Perhaps more surprising than Donald Trump leading the GOP presidential  nomination race is that Dr. Ben Carson is second.

I've barely heard anything from the Carson camp, though to be fair to him, that's probably because Trump has been so disturbingly loud. This weekend, however, Carson was front and center while talking on ABC's "This Week" about the United States accepting 10,000 Syrian refugees from the civil war there.

It's a hot button issue here, as it is in multiple European countries, regardless of how many times you watch that video of Germans applauding migrants coming off of the trains. The migrant crisis isn't growing bigger so much as it is growing outward as countries and officials try to figure out what to do with the millions of people displaced by Syria's civil war and the Islamic State menace.

Carson told ABC: "I would recognize that bringing in people from the Middle East right now carries extra danger."

He added: "We cannot put our people at risk because we're trying to be politically correct."

I'm so tired of "politically correct" being used as an insult or a bad thing to just ignore. Regardless, this isn't about that at all.

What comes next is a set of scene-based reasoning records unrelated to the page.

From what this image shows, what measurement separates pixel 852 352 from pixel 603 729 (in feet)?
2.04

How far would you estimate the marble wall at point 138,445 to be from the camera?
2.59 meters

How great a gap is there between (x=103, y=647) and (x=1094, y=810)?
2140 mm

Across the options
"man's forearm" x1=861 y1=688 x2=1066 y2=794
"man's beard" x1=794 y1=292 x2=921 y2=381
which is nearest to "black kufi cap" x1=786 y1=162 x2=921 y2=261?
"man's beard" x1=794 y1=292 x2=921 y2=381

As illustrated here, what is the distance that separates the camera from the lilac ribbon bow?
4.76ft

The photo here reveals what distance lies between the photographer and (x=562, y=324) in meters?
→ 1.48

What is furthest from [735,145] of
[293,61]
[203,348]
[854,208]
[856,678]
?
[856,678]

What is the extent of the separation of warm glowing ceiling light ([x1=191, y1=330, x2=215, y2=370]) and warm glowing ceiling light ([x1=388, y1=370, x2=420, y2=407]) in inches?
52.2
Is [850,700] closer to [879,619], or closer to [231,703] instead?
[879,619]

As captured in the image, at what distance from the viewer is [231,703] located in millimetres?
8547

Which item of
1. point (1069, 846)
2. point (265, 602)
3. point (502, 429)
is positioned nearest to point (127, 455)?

Accepting these refugees isn't about stepping on to "higher ground" for the sake of it.

The fact is that the United States holds partial responsibility for these refugees existing in the first place.

We don't take all of the blame. After all, this is in the Middle East and Saudi Arabia isn't exactly lining up to provide migrants with shelter and security.

But, there is no mistaking that ISIS formed in the U.S. military prisons that were created in the aftermath of the 2003 invasion of Iraq. There, former Al Qaeda in Iraq fighters mixed with Saddam Hussein's old generals to create what is now the world's most dangerous terror organization.

The power vacuum caused by the complacency of the world to allow the Syrian Civil War to fester gave ISIS the room it needed to expand, to conquer and to show its ugly face. By the time we were all paying attention, it was too late.

There are two primary arguments that emerge from the U.S. role in what has now become a gigantic mess in the Middle East, and they fall, unsurprisingly, along partisan lines. Either you believe the troop draw down under President Obama gave ISIS room to grow and succeed and was ill-fated from the beginning, or you believe the U.S. should never have gone to war in Iraq in the first place and destabilized the region for what we now know were false pretenses.

To either of those arguments I say: you are right, but it doesn't matter.

What matters is that this is the situation we find ourselves in, it did involve the U.S., and for that we must accept consequences.

Syrian refugees are, by far, the least expensive price to pay for the actions of our country, whether you believe those actions were correct or not. The amount alone, 10,000, is tiny compared to the 160,000 the European Union is looking to spread throughout the continent within the next few months.

Also, the U.S. has a long history of taking in people seeking asylum from wars and travesty in their home countries. Going back to Carson, he didn't ignore this, though he did choose to point out the Boston Marathon bombers, Tamerlan and Dzhokhar Tsarnaev, were once refugees from Kyrgyzstan.

So yes, Carson is right. We can't put the domestic population at risk. And we don't.

The FBI has a screening process for refugees coming from areas of conflict, and it can take up to two years for that to be finalized. This has become more stringent in the years following the Sept. 11 attacks.

Whether or not some type of fast-track system will be implemented for the Syrian refugees the U.S. plans to bring in has not been addressed. The fact remains that we're not just going to let this group of people waltz through the front door.

So while I agree with what Carson is saying, he's kind of just using a bunch of words to state the obvious. Of course that's better than Fox News' Tucker Carlson, who decided to approach the situation like Scrooge McDuck.

While speaking with Nomiki Konst, executive director of the Accountablity Project (which is a support organization run by journalists for whistleblowers and has nothing to do with any of this), Carlson continually asked what allowing 10,000 refugees into the U.S. would do for the country. He tacked on the "what is this going to do for me" argument, like any good venture capitalist seeking a quick buck.

I don't know, Tucker; maybe you can open up your own salt mine and put them to work if it makes you feel any better. 

For the rest of us, it's simply about understanding that this is the right move for a nation that has certainly played a role in destabilizing these people's back yards. There is a human cost to war and conflict, and refugees are part of that cost.